The second option is to de-identify information on request for each consumer. But this represents an intensive manual process — a human being going through the data to assess the risk of re-identification, deciding what to make available to each requestor, and then publishing a custom data mart. The organization then has a new data sprawl problem, managing dozens or even hundreds of data marts. The extensibility of the data is still limited. And time to data access is even longer.
Some large public health agencies, for example, have made huge strides in data collection, and can now release updated information to researchers every few months. But what if they could publish weekly — or even make data available continuously on demand? What if their data systems could take on most of the effort to de-identify information and build data sets autonomously, instead of requiring continuous, resource-intensive de-identification projects?
Compromising data privacy is not an option. But Zero Trust Data approaches can mechanize privacy enforcement and radically reduce the time and costs involved.
Zero Trust Data
Zero Trust Data is based on concepts from the world of networking. In a Zero Trust network, no network segment is “trusted.” Every single access request is interrogated for appropriate authorization, every time.
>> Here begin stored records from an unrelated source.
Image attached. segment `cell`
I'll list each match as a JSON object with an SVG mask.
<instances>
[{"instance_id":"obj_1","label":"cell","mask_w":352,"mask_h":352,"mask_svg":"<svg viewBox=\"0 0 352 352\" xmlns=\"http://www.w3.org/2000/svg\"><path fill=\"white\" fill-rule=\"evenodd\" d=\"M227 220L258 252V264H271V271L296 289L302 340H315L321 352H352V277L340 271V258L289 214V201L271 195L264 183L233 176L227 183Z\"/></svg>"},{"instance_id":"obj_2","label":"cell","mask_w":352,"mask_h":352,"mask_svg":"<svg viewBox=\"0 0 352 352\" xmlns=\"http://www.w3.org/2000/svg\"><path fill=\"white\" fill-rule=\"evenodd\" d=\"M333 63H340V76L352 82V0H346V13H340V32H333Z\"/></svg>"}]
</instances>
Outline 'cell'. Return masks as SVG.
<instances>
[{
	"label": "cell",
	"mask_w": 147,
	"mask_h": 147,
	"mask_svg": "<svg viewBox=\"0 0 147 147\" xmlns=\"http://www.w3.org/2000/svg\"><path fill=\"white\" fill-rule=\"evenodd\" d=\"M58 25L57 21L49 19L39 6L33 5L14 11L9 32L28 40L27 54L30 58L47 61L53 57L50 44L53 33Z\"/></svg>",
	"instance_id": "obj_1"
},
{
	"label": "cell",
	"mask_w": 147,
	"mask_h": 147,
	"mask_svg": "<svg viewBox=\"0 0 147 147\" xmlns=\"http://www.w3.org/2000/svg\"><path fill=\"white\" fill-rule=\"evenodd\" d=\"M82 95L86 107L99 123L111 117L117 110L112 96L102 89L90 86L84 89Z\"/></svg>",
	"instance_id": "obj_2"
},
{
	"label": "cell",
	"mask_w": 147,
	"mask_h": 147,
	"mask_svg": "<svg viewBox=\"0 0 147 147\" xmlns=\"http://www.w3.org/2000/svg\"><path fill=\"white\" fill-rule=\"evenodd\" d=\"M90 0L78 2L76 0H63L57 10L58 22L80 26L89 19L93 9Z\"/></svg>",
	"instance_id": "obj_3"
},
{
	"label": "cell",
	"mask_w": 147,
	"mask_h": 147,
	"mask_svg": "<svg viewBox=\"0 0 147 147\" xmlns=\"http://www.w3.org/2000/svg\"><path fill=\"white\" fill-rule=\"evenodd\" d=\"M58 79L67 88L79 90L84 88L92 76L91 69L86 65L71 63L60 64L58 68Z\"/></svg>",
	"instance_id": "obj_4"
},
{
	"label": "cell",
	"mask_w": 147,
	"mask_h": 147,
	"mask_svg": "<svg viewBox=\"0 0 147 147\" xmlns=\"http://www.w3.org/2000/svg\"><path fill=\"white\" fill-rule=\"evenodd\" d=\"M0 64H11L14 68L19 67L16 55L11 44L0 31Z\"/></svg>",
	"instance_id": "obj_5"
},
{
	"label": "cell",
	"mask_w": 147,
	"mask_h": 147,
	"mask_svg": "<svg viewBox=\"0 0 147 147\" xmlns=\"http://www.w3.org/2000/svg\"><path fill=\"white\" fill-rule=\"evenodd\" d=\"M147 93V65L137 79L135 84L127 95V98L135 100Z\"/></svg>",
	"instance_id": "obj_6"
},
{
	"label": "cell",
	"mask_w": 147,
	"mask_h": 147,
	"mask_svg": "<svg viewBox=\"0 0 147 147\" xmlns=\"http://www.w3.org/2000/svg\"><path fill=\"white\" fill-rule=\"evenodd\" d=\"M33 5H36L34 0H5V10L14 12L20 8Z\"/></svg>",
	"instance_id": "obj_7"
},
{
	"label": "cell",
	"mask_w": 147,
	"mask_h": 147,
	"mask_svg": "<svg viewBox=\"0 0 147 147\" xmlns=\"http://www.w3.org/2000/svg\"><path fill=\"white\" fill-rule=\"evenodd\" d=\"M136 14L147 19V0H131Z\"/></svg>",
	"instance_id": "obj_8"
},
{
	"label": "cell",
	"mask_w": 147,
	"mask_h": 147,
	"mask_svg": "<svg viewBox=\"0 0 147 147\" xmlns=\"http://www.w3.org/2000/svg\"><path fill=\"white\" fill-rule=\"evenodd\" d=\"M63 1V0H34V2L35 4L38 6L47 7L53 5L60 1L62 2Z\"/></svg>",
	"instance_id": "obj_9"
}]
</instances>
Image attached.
Zero Trust Data extends these principles a layer deeper, into the data itself. Rather than de-identifying information as it’s fed into the system, a Zero Trust Data system catalogs all data and encodes it with a metadata “wrapper” as it’s collected. The metadata describes not only what the data contains, but where it resides within the organization’s privacy and governance framework. So, a given data asset (and even information within a single asset) can be immediately designated as PII or protected health information (PHI) that must be handled according to institutional policy.
The data system then uses an approach based on attribute-based access control (ABAC) to enforce that policy. All data is encrypted by default. Unless the requestor has the proper attributes — which can include role, location, device type, time of day and more — the request yields a null response.
Finally, a Zero Trust Data system provides on-the-fly data processing. Based on institutional privacy and governance policy, and the requesting user’s attributes, the system can deliver exactly the information the requestor is authorized to see, and no more.
A physician participating in a precision medicine program, for example, might be able to view the complete data set for her patient. A researcher with the program might be able to see clinical and genomic data, but no PII. And a bioinformatician with an affiliated public health agency might view aggregated data for a given population, but no individual records. And all of this happens automatically, at scale, on demand.
Solving the data dilemma
By implementing a Zero Trust Data model, organizations gain the freedom to share information among a much wider pool of stakeholders without compromising data privacy and governance. At the same time, they eliminate the delays and overhead associated with manually creating de-identified data marts.
Researchers gain much more flexible and extensible data, and the ability to access it much faster. Organizations greatly reduce the data sprawl (data replication) problem. And when Zero Trust Data is implemented correctly, it delivers these advantages without impacting the performance or latency of the system. All of a sudden, the biggest roadblocks between collecting data and taking advantage of it disappear. And the pace of scientific research in virtually any field can start to move much faster.
Adam Lorant is cofounder and vice president of products and solutions at PHEMI.